■ Problem to solve ■
Write out the line that holds "Halló la moto" together with every line that follows it to the end of the material below, exactly. Omit the pictures.

[[ Record excerpts, beginning ]]

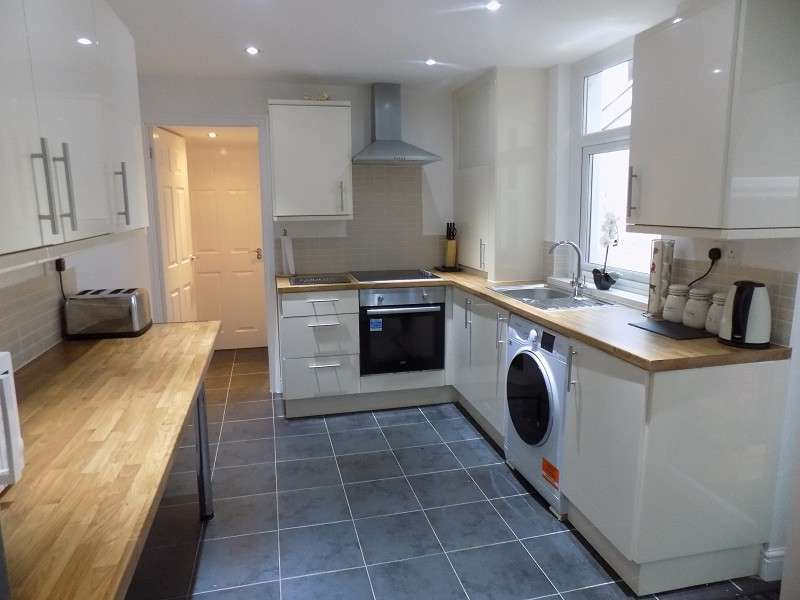 3 Bedrooms Terraced House for sale in King Street, Port Talbot, Neath Port Talbot. SA13 1AU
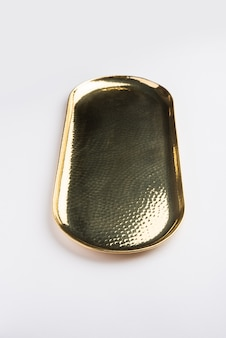 Thali o piastra vuota di forma ovale o rotonda composta da ottone, pital o oro su sfondo bianco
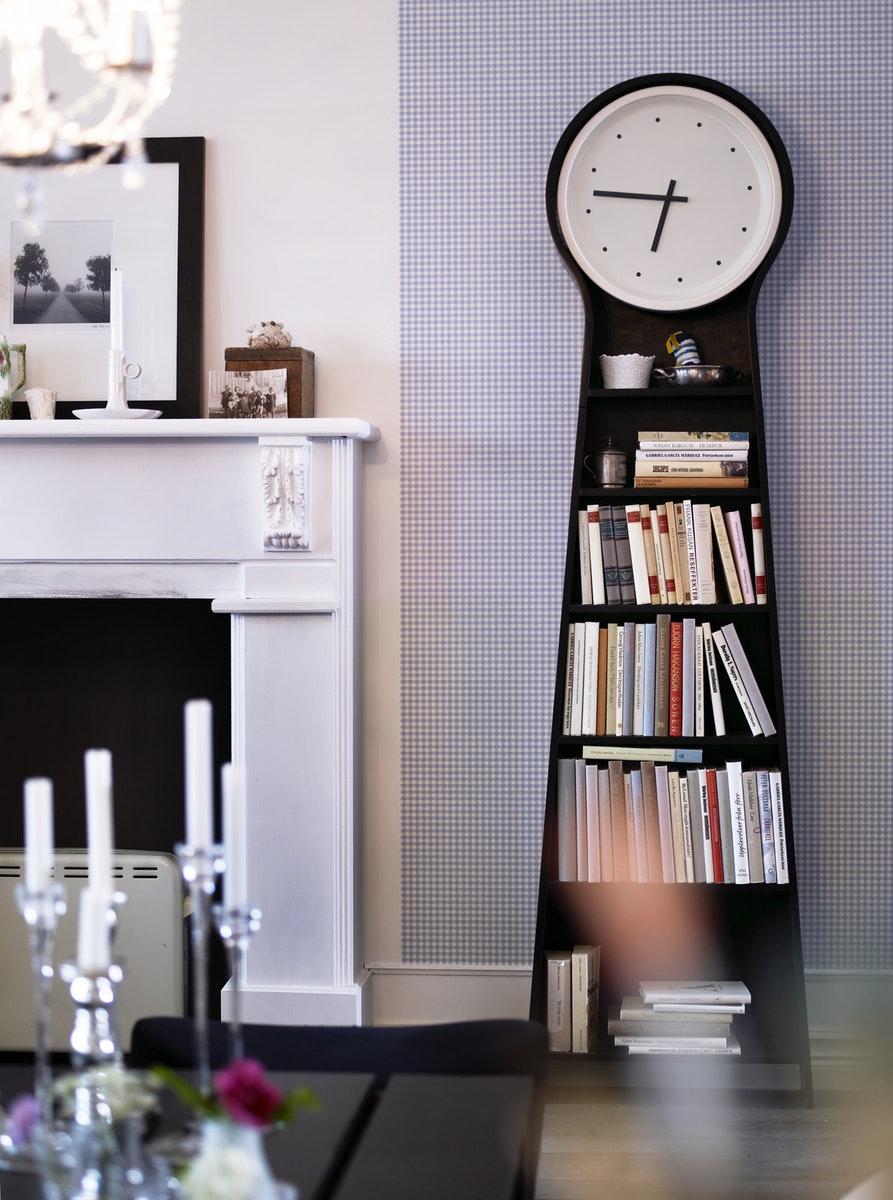 jam dinding dengan fungsi penyimpanan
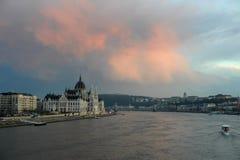Härlig sikt av Budapest på skymning Arkivbild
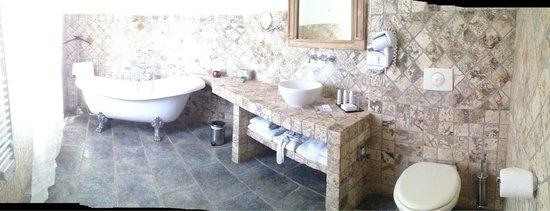 La Dimora : Bath view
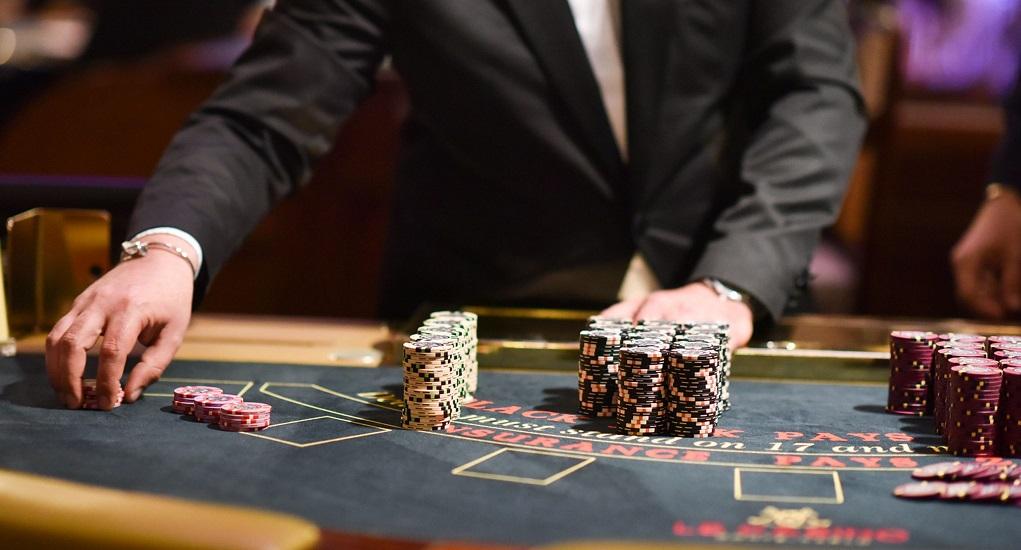 Rahasia Untuk Menjadi Dewa Poker Dalam Judi Online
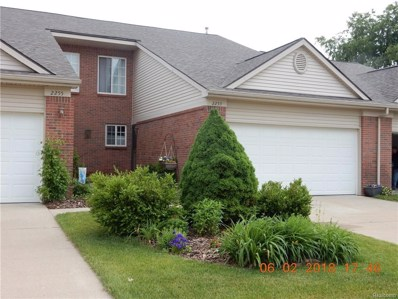 2259 Crystal Crossing Drive UNIT 10, Howell, MI 48843 - #: 219011984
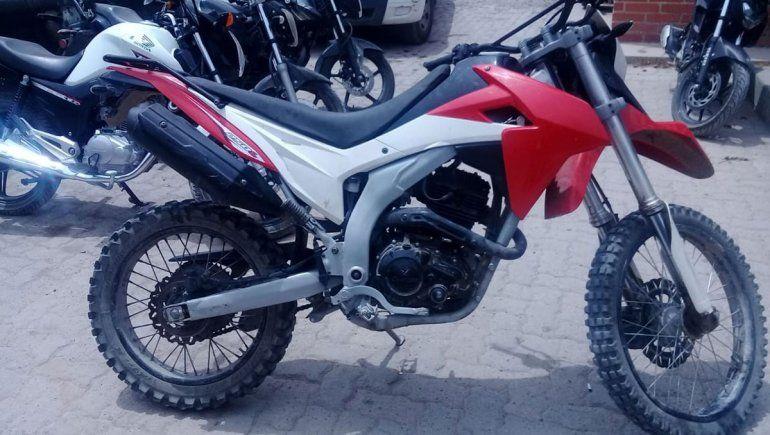Halló la moto robada de su hijo, montó guardia y avisó a la Policía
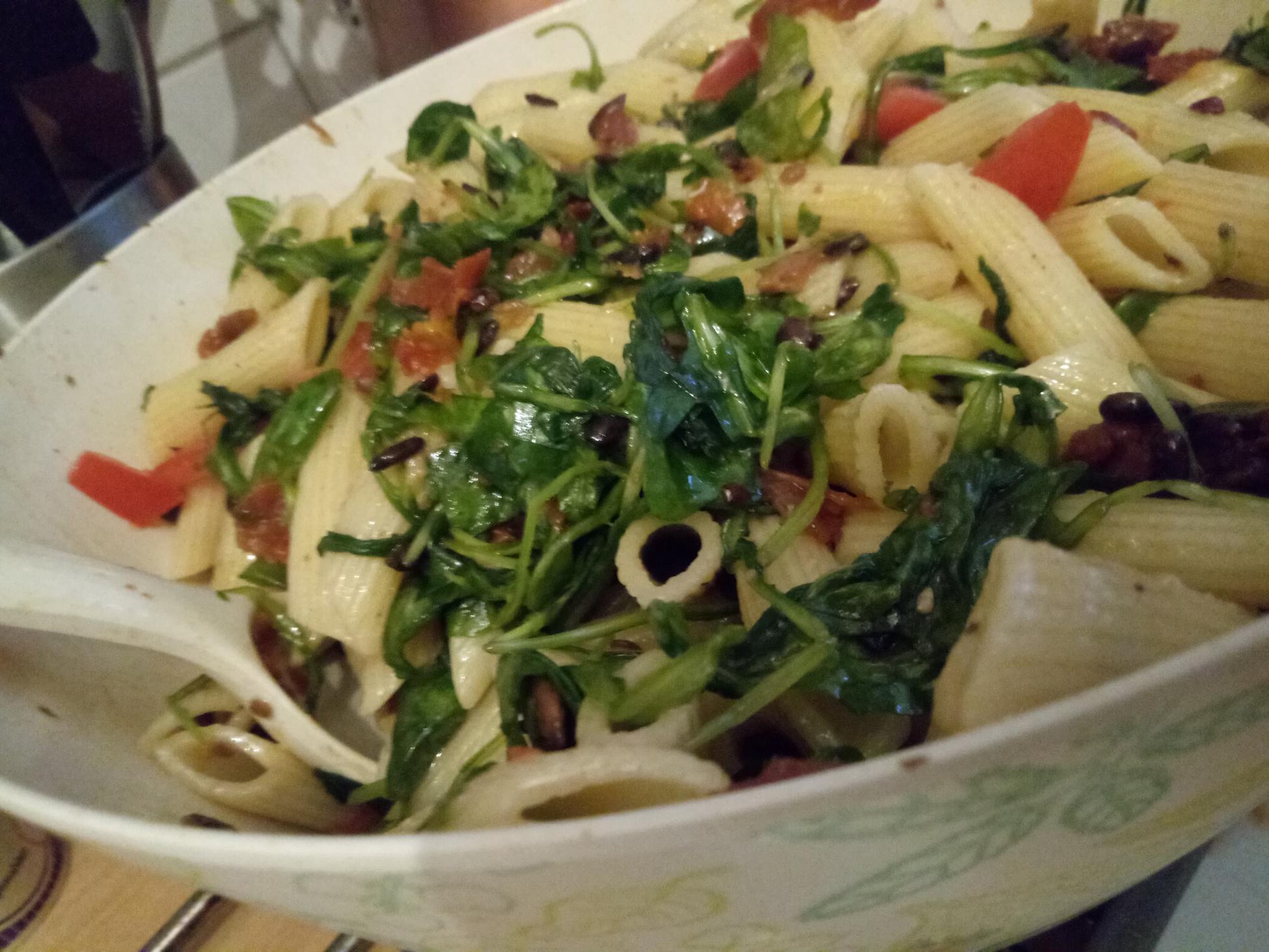 Die letzten Wochen & Sommersalat mit veganer Honig-Senf Sauce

[[ Record excerpts, end ]]

■ Answer to this task ■
Halló la moto robada de su hijo, montó guardia y avisó a la Policía
 Die letzten Wochen & Sommersalat mit veganer Honig-Senf Sauce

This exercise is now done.